Locate each line in the listing below that contains the string "point" and copy it in full. Case matters, so match only that exact capitalization.

Records for this exercise>
....................
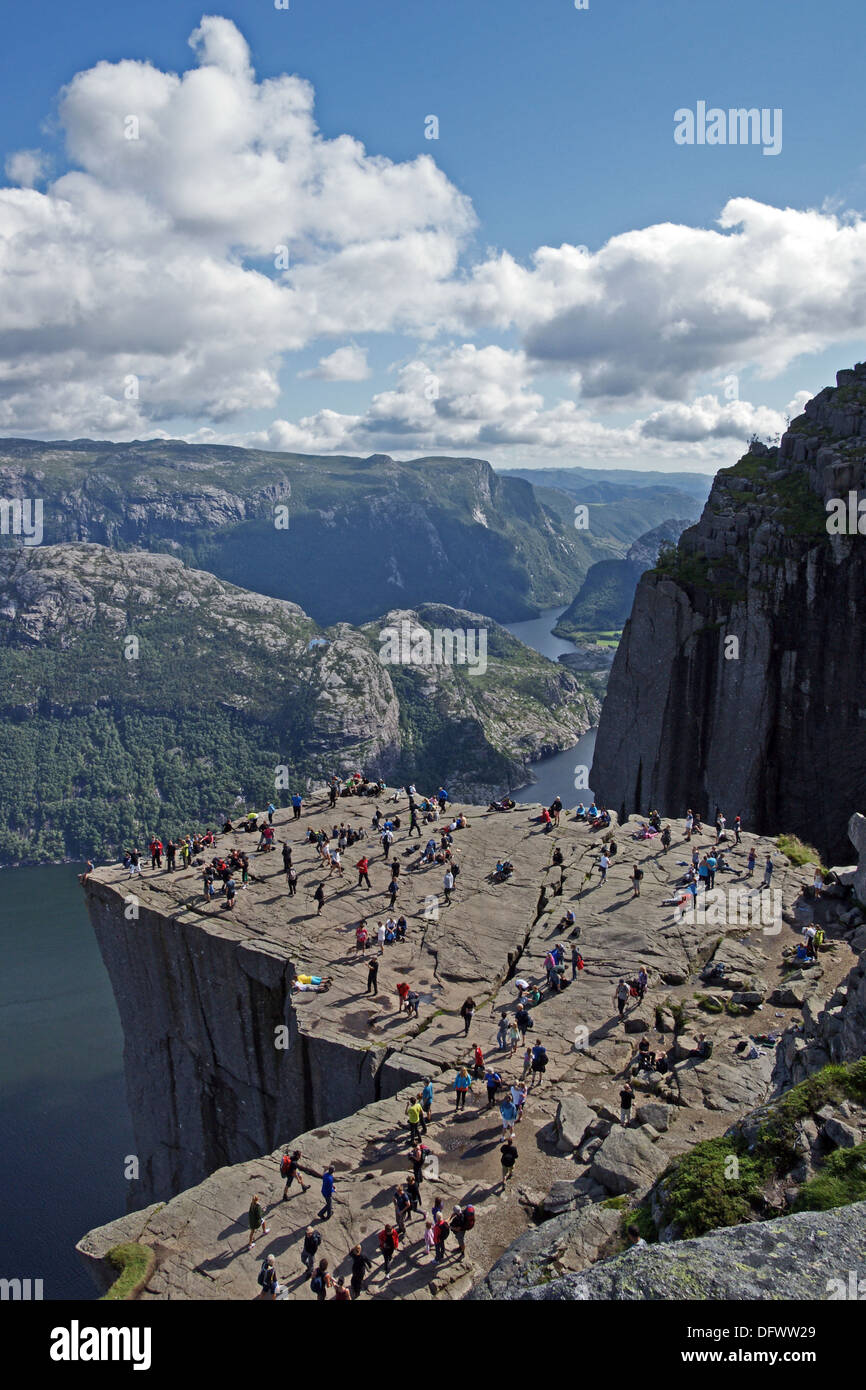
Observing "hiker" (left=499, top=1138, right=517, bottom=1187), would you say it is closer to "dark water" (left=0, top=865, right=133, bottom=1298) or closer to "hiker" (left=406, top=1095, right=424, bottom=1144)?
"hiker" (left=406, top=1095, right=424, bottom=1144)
....................
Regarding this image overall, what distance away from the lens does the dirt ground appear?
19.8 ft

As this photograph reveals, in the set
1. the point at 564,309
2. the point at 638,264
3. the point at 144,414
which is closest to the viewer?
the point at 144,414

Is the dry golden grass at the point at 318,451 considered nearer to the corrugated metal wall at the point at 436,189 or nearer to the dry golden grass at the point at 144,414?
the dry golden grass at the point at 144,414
....................
Exercise result>
1. the point at 564,309
2. the point at 638,264
3. the point at 144,414
the point at 144,414
Is the dry golden grass at the point at 318,451 considered nearer to the corrugated metal wall at the point at 436,189 or nearer to the dry golden grass at the point at 144,414?
the dry golden grass at the point at 144,414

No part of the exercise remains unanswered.